Excerpted passage
Passing Your Inspection

Your First EHO Inspection: What to Expect & How to Prepare

Preparing for Your First Food Hygiene Inspection as a New Food Business

Every new food business in England, Wales, and Northern Ireland must register with their local authority at least 28 days before opening. After registration, your first inspection typically happens within 28 days of opening, though this can vary depending on the local authority workload and the risk profile of your business. Your first inspection sets the baseline for your Food Hygiene Rating, which will appear online and on the sticker you are asked to display. Getting it right from day one avoids the difficult task of recovering from a low initial rating, which can take months to overturn through reinspection.

Key takeaways

First inspections typically happen within 28 days of opening, unannounced, and set your baseline FHRS rating.
Your food safety management system, monitoring records, and staff training must all be in place before you open.
Inspectors observe actual practice, check records, and ask questions about your procedures during the visit.
An honest debrief at the end of the inspection is your opportunity to understand exactly what needs improving.

Challenges
1. According to the inspection guide, what must a new food business have in place before it opens? List each item.
2. Answer these questions from the inspection guide:
(a) How long before opening must a new food business register with its local authority?
(b) Where will the Food Hygiene Rating appear?
(c) Is the first inspection announced in advance?
The material that follows has no connection to the inspection guide.

Material
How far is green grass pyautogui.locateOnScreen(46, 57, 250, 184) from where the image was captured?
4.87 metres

Per-task answers
1.
- Food safety management system
- Monitoring records
- Staff training

2.
(a) At least 28 days before opening.
(b) Online and on the sticker the business is asked to display.
(c) No. First inspections are typically unannounced.